→ TEXT SHOWN:

## Start

Total exports in February and March were half of what they had been a year earlier, the finance ministry said.
Demand in the United States and Europe for Japanese cars and electronics has remained low amid global economic woes.
But analysts say a slowing of the drop in sales to China indicates Beijing's economic stimulus may be taking hold.
Japan's exports fell 45.6% in March, largely in line with forecasts, while imports fell 36.7%, Ministry of Finance data showed.
Despite the annual deficit, that produced a small surplus of 11.0 billion yen ($111.5m) for the month of March.
Exports halved in February from a year earlier due to the plunging demand for Japanese automobiles and electronics in the United States and Europe.
China hope?
However, exports to China fell only 31.5% in March from a year earlier, compared to a 39.7% decline in February and one of 45.2% in January.
This improvement has persuaded analysts to see signs of hope, at least within Asian trade.
Reuters quoted Yoshiki Shinke, senior economist at the Dai-Ichi Research Institute as suggesting the pace of decline may slow in the next quarter.
"The worst of the decline in exports may be over, and there are some positives to take from this data. Exports to China are falling at a slower pace and may improve further due to the Chinese government's stimulus package.
"The fall in imports show domestic demand and capital expenditure are weak, and that is certainly nothing to cheer about," he added.
Exports to Asia fell 39.5% in March from a year earlier, while exports to the US dropped 51.4%, and those to the European Union were down 56.1%.
Japanese newspapers have reported expectations that economic growth forecasts would be lowered again, to a 3% contraction, due to the rapid deterioration in trade and production.

## End

→ EXTRACTED MATERIAL:
## Start

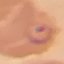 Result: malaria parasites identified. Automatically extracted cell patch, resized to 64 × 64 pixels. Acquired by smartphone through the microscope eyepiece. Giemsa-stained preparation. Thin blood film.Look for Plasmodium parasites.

## End
## Start

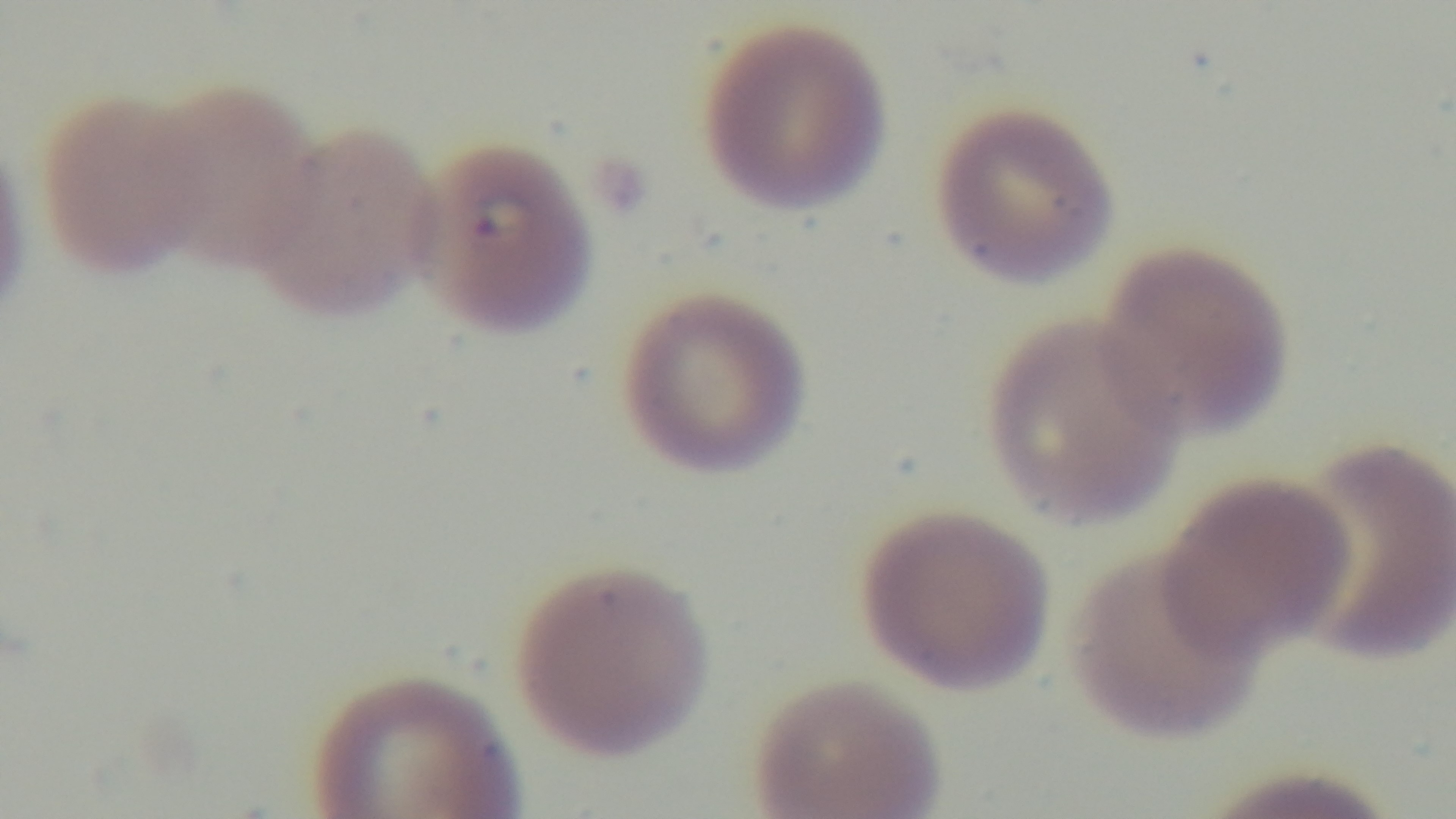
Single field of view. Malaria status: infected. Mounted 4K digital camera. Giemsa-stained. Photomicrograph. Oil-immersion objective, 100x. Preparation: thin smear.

## End

→ TASK DESCRIPTION:
Answer these questions from the text on Japan's exports.
1. By what percentage did Japan's imports fall in March?
2. How much did exports to China fall in February compared with a year earlier?
3. By what percentage were exports to the European Union down in March?

→ TASK RESPONSE:
1. 36.7%
2. 39.7%
3. 56.1%